What the task requires: Repeat precisely, and only, the lines between the line containing "How large a" and the end of the listing below, both ends included.

Supplied material:
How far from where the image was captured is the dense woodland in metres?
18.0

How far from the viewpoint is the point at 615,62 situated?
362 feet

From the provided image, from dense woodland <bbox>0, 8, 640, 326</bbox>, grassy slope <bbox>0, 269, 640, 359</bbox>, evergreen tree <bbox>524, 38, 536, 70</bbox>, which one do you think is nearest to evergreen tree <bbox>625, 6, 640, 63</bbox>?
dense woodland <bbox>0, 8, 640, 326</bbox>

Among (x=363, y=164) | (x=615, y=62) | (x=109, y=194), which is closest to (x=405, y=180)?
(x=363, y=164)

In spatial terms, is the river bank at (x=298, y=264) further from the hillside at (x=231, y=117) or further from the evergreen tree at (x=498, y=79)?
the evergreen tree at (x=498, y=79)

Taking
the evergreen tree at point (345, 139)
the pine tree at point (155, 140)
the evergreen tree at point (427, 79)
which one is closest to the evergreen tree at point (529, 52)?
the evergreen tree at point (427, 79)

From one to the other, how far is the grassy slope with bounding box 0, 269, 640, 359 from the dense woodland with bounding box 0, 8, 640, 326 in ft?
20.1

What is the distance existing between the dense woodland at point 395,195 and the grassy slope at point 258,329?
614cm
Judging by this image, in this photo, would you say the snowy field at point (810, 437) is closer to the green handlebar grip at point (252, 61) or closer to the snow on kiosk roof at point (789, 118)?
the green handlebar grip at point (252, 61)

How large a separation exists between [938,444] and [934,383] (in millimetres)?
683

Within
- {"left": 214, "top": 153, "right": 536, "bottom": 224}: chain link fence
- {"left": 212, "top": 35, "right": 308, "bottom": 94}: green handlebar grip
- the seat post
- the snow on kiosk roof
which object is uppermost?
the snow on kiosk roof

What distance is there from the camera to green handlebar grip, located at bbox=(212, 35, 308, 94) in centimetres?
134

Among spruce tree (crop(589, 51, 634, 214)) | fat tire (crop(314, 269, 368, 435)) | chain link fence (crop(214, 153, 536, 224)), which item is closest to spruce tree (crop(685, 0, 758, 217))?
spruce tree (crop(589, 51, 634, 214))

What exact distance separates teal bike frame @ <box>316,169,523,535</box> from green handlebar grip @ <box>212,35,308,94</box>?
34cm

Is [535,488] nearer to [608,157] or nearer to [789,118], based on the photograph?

Problem solution:
How large a separation exists between [938,444] and [934,383] (in millimetres)?
683

Within
- {"left": 214, "top": 153, "right": 536, "bottom": 224}: chain link fence
- {"left": 212, "top": 35, "right": 308, "bottom": 94}: green handlebar grip
- the seat post
- the snow on kiosk roof
which object is uppermost?
the snow on kiosk roof

What distance is there from the camera to green handlebar grip, located at bbox=(212, 35, 308, 94) in centimetres?
134

Among spruce tree (crop(589, 51, 634, 214)) | fat tire (crop(314, 269, 368, 435)) | chain link fence (crop(214, 153, 536, 224)), which item is closest to spruce tree (crop(685, 0, 758, 217))?
spruce tree (crop(589, 51, 634, 214))

What exact distance separates teal bike frame @ <box>316,169,523,535</box> from green handlebar grip @ <box>212,35,308,94</box>?
34cm

Is [535,488] nearer to [608,157] or nearer to [789,118], based on the photograph?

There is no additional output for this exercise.